◆ **DOCUMENT PASSAGE**:
Covers quantum random number generation and quantum key distribution for defence and critical infrastructure networks. Examines QRNG entropy sources and device architectures, QKD protocol families (BB84, CV-QKD, MDI-QKD), network deployment models for classified environments, and the vendor landscape. Provides an honest assessment of where these technologies add genuine security value versus where software-based PQC is sufficient.

QRNG devices exploit quantum mechanical processes (vacuum fluctuations, single-photon detection, amplified spontaneous emission) to generate entropy that is certifiably unpredictable under quantum mechanics. QKD uses quantum states to distribute symmetric keys with information-theoretic security, meaning the key exchange is secure against any computational attack, including from a future fault-tolerant quantum computer. The practical question for defence organisations is not whether these properties are real. They are. The question is whether the operational complexity and cost of deploying QRNG hardware and QKD fibre or free-space links is justified for your specific network topology, threat model, and classification level. For most general-purpose encrypted communications, NIST post-quantum algorithms (ML-KEM, ML-DSA) provide adequate protection at far lower deployment cost. QKD adds genuine value for point-to-point high-classification links where information-theoretic key exchange is a requirement. QRNG adds value where entropy source certification to BSI AIS 31 PTG.3 or equivalent is mandated. This workshop maps those boundaries with specificity.

What participants cover

QRNG entropy source physics: vacuum fluctuation, photon arrival time, ASE, and homodyne detection approaches with their respective entropy rates and certification pathways
QKD protocol mechanics: BB84 with decoy states, CV-QKD with Gaussian modulation, and MDI-QKD for removing detector vulnerabilities, including security proof assumptions
Network deployment architectures: trusted node chains, MDI mesh topologies, fibre distance budgets (circa 100 km BB84, 300+ km twin-field), and satellite QKD for global reach
Defence integration patterns: QKD overlay on existing classified networks, key management system interfaces, and operational constraints for air-gapped environments
PQC versus QKD trade-off framework: where information-theoretic security is genuinely required versus where NIST PQC algorithms are the more practical choice, informed by NSA CNSA 2.0 and ETSI guidance
Vendor assessment: independent comparison of QRNG and QKD hardware suppliers including ID Quantique, Toshiba, QuantumCTek, KETS Quantum Security, Quside, and the EuroQCI infrastructure programme

Preliminary Agenda

Full day workshop structure with scheduled breaks. Content is configurable to your organisation's network architecture, classification requirements, and existing cryptographic infrastructure.

◆ **REQUIRED TASK A**:
Print the records from the line containing "How far is the" through the end of the records, reproducing every line unchanged.

◆ **Records of scene-based questions**:
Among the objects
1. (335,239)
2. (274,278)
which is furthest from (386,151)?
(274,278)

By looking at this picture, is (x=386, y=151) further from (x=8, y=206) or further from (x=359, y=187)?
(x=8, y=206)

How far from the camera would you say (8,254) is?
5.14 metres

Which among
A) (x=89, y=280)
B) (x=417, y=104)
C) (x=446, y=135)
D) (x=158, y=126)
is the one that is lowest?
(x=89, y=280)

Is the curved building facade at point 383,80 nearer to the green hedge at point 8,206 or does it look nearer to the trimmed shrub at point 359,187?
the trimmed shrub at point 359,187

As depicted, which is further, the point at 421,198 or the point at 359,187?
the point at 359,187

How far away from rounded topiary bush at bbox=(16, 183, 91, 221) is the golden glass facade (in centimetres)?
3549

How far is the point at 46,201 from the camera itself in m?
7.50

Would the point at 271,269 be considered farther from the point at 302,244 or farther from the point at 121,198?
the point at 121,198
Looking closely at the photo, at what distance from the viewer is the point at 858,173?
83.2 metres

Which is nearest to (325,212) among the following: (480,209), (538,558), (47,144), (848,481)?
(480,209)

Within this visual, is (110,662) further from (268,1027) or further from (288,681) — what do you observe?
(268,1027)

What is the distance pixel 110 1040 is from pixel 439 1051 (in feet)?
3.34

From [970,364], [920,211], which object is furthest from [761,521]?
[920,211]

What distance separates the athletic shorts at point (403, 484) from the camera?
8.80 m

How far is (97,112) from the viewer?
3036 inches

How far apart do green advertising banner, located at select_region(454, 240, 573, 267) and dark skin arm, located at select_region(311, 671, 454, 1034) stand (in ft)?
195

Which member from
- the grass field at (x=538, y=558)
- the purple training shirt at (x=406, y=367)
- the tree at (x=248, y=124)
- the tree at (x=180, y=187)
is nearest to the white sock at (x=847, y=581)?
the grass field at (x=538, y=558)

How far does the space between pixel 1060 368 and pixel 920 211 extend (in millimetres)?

◆ **REQUIRED TASK B**:
Carry on the workshop description of quantum random number generation and quantum key distribution from the point at which it stops.

◆ **RIGHT ANSWER A**:
How far is the point at 46,201 from the camera itself in m?
7.50

Would the point at 271,269 be considered farther from the point at 302,244 or farther from the point at 121,198?
the point at 121,198
Looking closely at the photo, at what distance from the viewer is the point at 858,173?
83.2 metres

Which is nearest to (325,212) among the following: (480,209), (538,558), (47,144), (848,481)?
(480,209)

Within this visual, is (110,662) further from (268,1027) or further from (288,681) — what do you observe?
(268,1027)

What is the distance pixel 110 1040 is from pixel 439 1051 (in feet)?
3.34

From [970,364], [920,211], which object is furthest from [761,521]?
[920,211]

What distance separates the athletic shorts at point (403, 484) from the camera?
8.80 m

How far is (97,112) from the viewer?
3036 inches

How far apart do green advertising banner, located at select_region(454, 240, 573, 267) and dark skin arm, located at select_region(311, 671, 454, 1034) stand (in ft)?
195

Which member from
- the grass field at (x=538, y=558)
- the purple training shirt at (x=406, y=367)
- the tree at (x=248, y=124)
- the tree at (x=180, y=187)
is nearest to the white sock at (x=847, y=581)?
the grass field at (x=538, y=558)

How far does the space between pixel 1060 368 and pixel 920 211 extend (in millimetres)?

◆ **RIGHT ANSWER B**:
#	Session	Topics
1	The Quantum Communications Landscape for Defence Where QRNG and QKD sit in the defence security stack
2	QRNG: Entropy Sources, Device Architectures, and Certification From quantum physics to certified random numbers	Entropy source physics: vacuum fluctuation, photon arrival time, amplified spontaneous emission (ASE), and homodyne detection Device architectures: standalone QRNG modules (ID Quantique Quantis, Toshiba QRNG), chip-scale integration, and PCIe card form factors Certification standards: BSI AIS 31 (Class PTG.2/PTG.3), NIST SP 800-90B entropy assessment, and Common Criteria evaluation
Break, after 50 min
3	QKD Protocols and Key Distribution Mechanics How quantum key distribution works and where it breaks	DV-QKD protocols: BB84, B92, and decoy-state BB84 with security proofs against photon number splitting (PNS) attacks CV-QKD: Gaussian-modulated coherent state protocols and their compatibility with standard telecom components MDI-QKD and twin-field QKD: removing detector side-channel vulnerabilities and extending fibre distance limits beyond 300 km
4	Interactive Demonstration QKD key exchange simulation and QRNG entropy analysis	Facilitator-led BB84 key exchange simulation: basis selection, sifting, error estimation, and privacy amplification walkthrough QRNG entropy output analysis: min-entropy estimation, NIST SP 800-22 statistical test suite interpretation, and bias detection Key rate calculation exercise: channel loss, detector efficiency, error rate, and secure key rate for a given fibre link budget
Break, after 60 min
5	Network Architectures and Defence Integration Deploying QKD in defence and critical infrastructure networks	Trusted node networks versus measurement-device-independent (MDI) mesh topologies for classified environments Fibre QKD: distance limits (circa 100 km standard BB84, 300+ km twin-field), channel loss budgets, and dark fibre requirements Free-space and satellite QKD: Micius experiment results, daylight operation challenges, and LEO constellation plans for global coverage
6	PQC versus QKD: The Trade-Off Framework for Defence Where each technology adds genuine value and where it does not	QRNG value assessment: when hardware entropy genuinely exceeds DRBG quality and when it does not (CSPRNGs with good seeding are sufficient for most applications) QKD value assessment: information-theoretic security versus computational security, and why QKD requires an authenticated classical channel (which itself needs PQC or pre-shared keys) NSA CNSA 2.0 and ETSI guidance: why both agencies recommend PQC as the primary migration path and position QKD as a complementary layer for specific high-value links
7	Vendor Landscape, Procurement, and Q&A Independent guidance on QRNG and QKD suppliers	QRNG vendors: ID Quantique, Toshiba, KETS Quantum Security, Quside, and chip-integrated solutions from SK Telecom and others QKD vendors: ID Quantique Cerberis, Toshiba QKD, QuantumCTek, ThinkQuantum, and the EuroQCI initiative for pan-European QKD infrastructure

Designed and Delivered By

Workshops are designed and delivered by QSECDEF in collaboration with quantum communications specialists. All facilitators have direct experience in both quantum key distribution technologies and defence network security.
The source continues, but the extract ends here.